A Serpentine Revelation by Arnold Schulman
A torturously pedantic critic recently argued with an editor of Exbaba.Com about an entry on the Wikipedia page about Sathya Sai Baba, claiming that the editor had improperly represented a quote by Arnold Schulman. This critic also uploaded a scan of the relevant page from Schulman's book in order to show the quote in full.
Personally, I thought that the argument was extremely petty and inconsequential since the difference in the quotes was minimal; since the Editor was being unfairly accused of various things relating to deliberate misrepresentations in order to feed negative ideas, intellectual dishonesty and the like, I thought that I had better put my views forward since it was claimed that the "erroneous" quote originated from an old essay of mine. For reference, here is the quote in full as provided from a colleague's scan:
"For every story of Baba's childhood there are any number of conflicting versions and, at this point, the writer discovered, it is no longer possible to sift out the facts from the legend. For one thing Baba has forbidden his family and devotees to talk about his childhood and 'they all live in terror of Baba,' as one of his most devoted followers told the writer. 'When they do something wrong,' the devotee said, 'he won't look at them or speak to them for days and it's agony for them ...
"In the beginning the writer was suspicious about the reasons for which Baba had imposed such severe restrictions to his followers, in referring episodes regarding his childhood, but afterwards he was brought to believe that it was not Baba's intention to suppress some information because he didn't wanted them to be revealed. On the contrary, that was the better way to prevent that Baba's followers, even the good-determined ones, could distort the truth. A little exaggeration here, a retouch there could have definitely polluted his own ‘reservoir of credibility’.”
It is clear from this that critics cannot claim to know very much about the mentality of Sai Baba's devotees, what to speak of the denial, rationalisation and cover-up that they regularly indulge in. I am unaware if Arnold Schulman was a Sai devotee, but his speculations as for why Sai Baba aggressively scotched discussions of his own past - even to the point of physical violence - sounds awfully similar to rationalisations and justifications of the Baba's "quirks" that are offered by various devotees. As for why Sai Baba indulged in such suspicious behaviour, I have discussed a few ideas and explanations in my essay with a couple of lesser-known stories from the early years.

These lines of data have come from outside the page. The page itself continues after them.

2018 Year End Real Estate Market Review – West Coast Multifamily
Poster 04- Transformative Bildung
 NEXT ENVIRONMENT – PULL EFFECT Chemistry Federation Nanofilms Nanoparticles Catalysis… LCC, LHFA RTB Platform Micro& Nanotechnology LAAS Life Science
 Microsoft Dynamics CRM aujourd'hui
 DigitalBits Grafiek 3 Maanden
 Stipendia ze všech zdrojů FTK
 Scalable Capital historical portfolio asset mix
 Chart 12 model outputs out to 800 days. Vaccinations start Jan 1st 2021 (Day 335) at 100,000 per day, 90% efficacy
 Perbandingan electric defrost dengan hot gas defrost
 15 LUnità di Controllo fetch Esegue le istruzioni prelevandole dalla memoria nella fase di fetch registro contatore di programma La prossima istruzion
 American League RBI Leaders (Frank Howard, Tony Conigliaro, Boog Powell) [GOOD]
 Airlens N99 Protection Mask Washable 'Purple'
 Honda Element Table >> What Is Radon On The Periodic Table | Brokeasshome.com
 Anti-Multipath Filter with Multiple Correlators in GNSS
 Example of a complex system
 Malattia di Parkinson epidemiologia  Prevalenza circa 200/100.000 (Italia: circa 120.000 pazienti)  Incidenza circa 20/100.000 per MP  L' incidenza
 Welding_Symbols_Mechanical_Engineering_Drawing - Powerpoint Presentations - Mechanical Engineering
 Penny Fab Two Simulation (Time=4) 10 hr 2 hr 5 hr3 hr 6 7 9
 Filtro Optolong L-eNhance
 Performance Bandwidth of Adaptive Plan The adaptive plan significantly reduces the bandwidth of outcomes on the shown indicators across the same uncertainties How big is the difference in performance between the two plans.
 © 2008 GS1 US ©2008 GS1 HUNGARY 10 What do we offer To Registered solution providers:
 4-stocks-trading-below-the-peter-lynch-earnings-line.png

If Schulman's speculations about avoiding distortions of the truth were correct, then I stand and mournfully observe how it hasn't worked very well given the fact that the current hagiographical ballyhoo contains a veritable pot-pourri of strange stories and assumptions. Just one example of this relates to the tale of a cobra, which allegedly appeared miraculously after Sathyanarayana Raju (Sai Baba's birth name) was born. As Schulman noted:
"One of Baba's two sisters, however, who claims to have been present at his birth, says that the cobra was not found under the blanket, but several hours after Baba was born a cobra was seen outside the house, a sight not uncommon in the village."
It is curious to see how this significantly differs from several "official" accounts of the cobra event. At the time of writing, I am aware of three major pieces of Sai literature that treat Sai Baba's birth with considerable depth:
- 'Baba Satya Sai' by Ra. Ganapati.
- 'Easwaramma - The Chosen Mother' by N. Kasturi, and
- 'Sathyam Sivam Sundaram', also by N. Kasturi.